I had come a long way from where it all started. The pattern I had looked to for strength and confidence as a child had become something else entirely. But in its own way, plaid continued to instill confidence. On a loom of inferiority, I still found a way to weave an unapologetic version of myself. I’ll always picture college me with a hand on her plaid-covered hip, head cocked to the side as some supposed genius flirted with me and my group of friends.
But even with my newfound miniskirted bravado, imposter syndrome weighed heavily in the back of my mind. As I leaned cooly on the edge of beer pong tables, I still feared someone from my past would expose me at any minute as a fraudulent loser. Exactly eight other kids from my high school attended my college, and I avoided them all like an 8 AM class. At one point, against my will, an almost-valedictorian who proudly broke curves back in our AP days ended up at a house party I was hosting. He raided our top drawer for aluminum foil, which he fashioned around his front teeth in the style of Lil Wayne. In retrospect, he was probably worried about the same exact thing I was, and I granted him no mercy. As soon as he left, I delighted in telling my housemates that he was the biggest dork in my graduating class.
Over time, my nighttime persona began to inform my daytime one as well. None of it went the way I’d expected, but with each passing semester, I understood my worth a little better. A 1600 showed the potential of a sixteen-year-old, but then what? There were other things I had to offer this world. Better things. I could raise my hand without fear and articulate a point more clearly than anyone in the room. In group projects, I was always the one with a plan. More intelligent people could wax poetic about a topic, but they often never did anything beyond that. I could concede that I didn’t know everything—it was the ability to lead, follow through, and finish that helped my professors view me as a strong thread, a standout thread, someone preventing the class from unraveling.

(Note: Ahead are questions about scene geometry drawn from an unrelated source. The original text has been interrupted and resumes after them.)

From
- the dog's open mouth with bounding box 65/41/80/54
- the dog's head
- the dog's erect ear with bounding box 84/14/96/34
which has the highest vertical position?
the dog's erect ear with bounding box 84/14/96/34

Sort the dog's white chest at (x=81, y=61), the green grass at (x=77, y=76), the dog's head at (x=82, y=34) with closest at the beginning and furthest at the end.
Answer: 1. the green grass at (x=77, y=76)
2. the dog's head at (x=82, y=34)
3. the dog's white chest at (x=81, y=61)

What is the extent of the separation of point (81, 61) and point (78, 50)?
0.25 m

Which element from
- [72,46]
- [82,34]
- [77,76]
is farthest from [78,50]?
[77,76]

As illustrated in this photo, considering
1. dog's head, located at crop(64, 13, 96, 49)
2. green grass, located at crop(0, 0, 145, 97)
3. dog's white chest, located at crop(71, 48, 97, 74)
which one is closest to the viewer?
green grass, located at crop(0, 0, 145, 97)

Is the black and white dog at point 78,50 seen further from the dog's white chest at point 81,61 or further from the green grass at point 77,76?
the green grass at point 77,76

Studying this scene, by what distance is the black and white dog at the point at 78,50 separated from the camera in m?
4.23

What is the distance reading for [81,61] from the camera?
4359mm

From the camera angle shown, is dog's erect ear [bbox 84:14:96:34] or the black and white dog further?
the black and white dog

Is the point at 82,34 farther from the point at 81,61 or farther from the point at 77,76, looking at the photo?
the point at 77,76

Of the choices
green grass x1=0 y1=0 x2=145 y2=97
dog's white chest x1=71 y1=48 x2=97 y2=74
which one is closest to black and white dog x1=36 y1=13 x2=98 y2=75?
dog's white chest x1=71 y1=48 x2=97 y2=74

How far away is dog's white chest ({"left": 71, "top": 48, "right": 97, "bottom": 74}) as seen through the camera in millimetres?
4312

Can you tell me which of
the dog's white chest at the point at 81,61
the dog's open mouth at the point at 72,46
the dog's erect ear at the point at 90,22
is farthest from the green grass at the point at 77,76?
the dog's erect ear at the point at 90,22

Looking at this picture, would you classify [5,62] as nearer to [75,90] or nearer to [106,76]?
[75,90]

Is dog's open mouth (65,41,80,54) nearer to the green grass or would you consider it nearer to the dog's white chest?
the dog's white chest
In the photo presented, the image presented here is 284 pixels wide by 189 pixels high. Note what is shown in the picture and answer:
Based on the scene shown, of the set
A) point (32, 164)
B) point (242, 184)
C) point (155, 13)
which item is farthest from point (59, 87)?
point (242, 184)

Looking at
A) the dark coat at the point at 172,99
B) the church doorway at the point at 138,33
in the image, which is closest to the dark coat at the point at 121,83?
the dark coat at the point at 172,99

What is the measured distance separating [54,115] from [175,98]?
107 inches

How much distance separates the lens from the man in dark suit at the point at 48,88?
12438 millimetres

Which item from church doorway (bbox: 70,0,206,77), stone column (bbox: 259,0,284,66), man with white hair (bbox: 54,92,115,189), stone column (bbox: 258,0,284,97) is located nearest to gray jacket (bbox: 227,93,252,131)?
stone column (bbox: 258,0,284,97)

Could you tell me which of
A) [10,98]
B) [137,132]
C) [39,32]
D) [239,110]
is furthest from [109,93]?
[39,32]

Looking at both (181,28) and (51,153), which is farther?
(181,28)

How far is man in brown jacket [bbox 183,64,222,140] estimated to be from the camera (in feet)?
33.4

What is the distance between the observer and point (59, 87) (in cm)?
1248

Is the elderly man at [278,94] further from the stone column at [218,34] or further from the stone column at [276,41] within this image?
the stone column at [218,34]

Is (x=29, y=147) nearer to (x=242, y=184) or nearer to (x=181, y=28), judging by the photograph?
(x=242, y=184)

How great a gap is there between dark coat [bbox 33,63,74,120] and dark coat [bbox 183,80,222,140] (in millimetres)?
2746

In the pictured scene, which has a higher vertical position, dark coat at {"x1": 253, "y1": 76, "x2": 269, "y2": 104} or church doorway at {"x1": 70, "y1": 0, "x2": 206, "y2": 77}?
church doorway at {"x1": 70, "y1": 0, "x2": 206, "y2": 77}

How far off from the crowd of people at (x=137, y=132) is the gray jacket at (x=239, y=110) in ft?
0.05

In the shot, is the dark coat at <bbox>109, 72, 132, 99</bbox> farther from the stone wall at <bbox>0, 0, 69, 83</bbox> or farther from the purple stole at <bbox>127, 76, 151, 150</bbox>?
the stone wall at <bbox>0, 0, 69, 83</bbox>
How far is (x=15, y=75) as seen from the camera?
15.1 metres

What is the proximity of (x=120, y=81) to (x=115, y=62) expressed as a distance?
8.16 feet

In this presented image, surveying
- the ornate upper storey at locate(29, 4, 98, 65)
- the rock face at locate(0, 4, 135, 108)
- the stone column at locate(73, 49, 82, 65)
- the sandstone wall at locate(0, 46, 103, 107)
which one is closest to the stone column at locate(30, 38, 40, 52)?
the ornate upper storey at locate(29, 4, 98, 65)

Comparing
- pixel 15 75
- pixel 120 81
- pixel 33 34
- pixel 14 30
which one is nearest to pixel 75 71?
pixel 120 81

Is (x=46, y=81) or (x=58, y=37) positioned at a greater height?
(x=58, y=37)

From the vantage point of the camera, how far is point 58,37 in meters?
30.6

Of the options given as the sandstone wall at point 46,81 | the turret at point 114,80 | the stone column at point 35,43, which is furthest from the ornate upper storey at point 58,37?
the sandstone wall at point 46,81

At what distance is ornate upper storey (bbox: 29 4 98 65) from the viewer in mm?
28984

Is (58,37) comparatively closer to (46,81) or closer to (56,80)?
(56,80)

By junior year, the stack of books on my desk grew taller, sticky notes protruding from the sides. My favorite thing about the English building became the circle of smokers gathered outside it, freezing in their flannels, desperately inhaling toxic fumes. Their self-seriousness was something I relished. These were my people. We read and wrote and revised until we tore our hair out. We did it in our signature plaid. Inside that building, we intersected for a moment in time, weaving an earnest new pattern before going our separate ways.
My childhood dreams of private school never came to fruition, but when I was twenty-two, I finally did enter those halls I’d spent so long imagining—as a teacher. I was aware of how absurdly young I looked, and even though I was teaching English to small classes of supposedly well-mannered twelve-year-olds, I feared they’d chew me up and spit me out. Still, I arrived on the first day of my first-ever teaching gig armed with a new haircut and a buffalo check button-down dress. The moment was immortalized in the staff ID hanging around my neck, the plastic still fresh and shiny from the printer.

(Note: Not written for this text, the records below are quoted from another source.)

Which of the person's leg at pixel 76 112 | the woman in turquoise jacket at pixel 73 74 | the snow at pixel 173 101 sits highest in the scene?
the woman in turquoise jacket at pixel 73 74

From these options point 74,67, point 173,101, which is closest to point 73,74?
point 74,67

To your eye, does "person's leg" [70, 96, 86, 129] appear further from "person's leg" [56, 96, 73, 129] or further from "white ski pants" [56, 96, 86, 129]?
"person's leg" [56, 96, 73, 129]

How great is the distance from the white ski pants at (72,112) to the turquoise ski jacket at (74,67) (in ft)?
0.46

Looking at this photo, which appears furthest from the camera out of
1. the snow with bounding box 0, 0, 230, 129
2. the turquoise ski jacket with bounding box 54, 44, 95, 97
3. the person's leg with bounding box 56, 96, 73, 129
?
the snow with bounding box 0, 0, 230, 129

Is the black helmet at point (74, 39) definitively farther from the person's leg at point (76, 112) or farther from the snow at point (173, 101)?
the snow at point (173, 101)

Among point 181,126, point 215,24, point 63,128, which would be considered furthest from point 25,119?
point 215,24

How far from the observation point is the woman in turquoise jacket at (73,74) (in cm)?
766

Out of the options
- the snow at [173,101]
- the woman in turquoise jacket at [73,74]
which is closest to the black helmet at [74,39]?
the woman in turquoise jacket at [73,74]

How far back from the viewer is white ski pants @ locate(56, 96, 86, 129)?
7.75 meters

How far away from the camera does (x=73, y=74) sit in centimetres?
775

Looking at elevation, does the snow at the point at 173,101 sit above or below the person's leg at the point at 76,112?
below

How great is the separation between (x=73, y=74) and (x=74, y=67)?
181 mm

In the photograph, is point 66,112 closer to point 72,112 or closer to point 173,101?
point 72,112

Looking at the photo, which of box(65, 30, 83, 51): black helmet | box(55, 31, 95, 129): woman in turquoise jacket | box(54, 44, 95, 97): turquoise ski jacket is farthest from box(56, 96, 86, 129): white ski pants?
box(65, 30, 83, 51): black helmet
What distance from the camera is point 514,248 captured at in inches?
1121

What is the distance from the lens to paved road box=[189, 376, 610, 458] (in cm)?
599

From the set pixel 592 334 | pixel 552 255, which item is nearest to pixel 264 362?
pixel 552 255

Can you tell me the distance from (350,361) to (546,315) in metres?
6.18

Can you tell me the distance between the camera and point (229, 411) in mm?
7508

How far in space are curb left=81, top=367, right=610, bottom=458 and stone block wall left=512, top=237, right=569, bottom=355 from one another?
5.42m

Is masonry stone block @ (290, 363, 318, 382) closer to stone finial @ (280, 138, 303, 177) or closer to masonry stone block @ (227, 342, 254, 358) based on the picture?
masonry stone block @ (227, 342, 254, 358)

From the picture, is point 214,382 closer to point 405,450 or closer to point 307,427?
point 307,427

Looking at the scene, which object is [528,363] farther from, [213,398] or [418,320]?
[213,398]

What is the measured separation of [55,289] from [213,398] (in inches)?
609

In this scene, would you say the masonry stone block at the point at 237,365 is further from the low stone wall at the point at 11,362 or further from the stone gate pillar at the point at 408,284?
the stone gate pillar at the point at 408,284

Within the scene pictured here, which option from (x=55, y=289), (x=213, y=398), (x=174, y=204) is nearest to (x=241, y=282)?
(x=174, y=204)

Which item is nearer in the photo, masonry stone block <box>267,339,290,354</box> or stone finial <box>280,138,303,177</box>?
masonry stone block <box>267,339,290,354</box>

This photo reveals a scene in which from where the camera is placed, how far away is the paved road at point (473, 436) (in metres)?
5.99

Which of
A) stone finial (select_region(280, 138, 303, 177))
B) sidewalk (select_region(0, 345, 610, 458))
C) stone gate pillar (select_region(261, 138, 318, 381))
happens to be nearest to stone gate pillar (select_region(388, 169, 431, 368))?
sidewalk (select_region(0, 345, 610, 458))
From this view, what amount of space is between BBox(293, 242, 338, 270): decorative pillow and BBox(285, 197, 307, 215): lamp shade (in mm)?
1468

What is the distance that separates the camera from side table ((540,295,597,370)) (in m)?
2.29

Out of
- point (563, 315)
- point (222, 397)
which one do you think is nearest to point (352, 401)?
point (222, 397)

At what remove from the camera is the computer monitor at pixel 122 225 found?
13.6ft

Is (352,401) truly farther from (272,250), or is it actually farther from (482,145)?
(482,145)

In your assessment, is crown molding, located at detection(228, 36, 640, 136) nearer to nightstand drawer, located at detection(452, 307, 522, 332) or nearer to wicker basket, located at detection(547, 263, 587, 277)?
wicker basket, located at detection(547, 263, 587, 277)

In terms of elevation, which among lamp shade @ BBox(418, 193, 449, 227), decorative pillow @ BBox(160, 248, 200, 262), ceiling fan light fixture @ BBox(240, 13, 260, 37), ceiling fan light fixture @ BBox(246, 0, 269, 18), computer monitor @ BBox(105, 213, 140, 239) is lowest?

In four lines of four, the uniformed students sat up straight, not only wearing plaid but for the moment, being plaid. I looked out my new classroom window into a beautiful courtyard, at once catching my reflection and my breath.
The intersecting lines of my dress gave me an orderly sense of calm. It was strong enough that when I said “Hello students, I’m your new English teacher,” I believed it.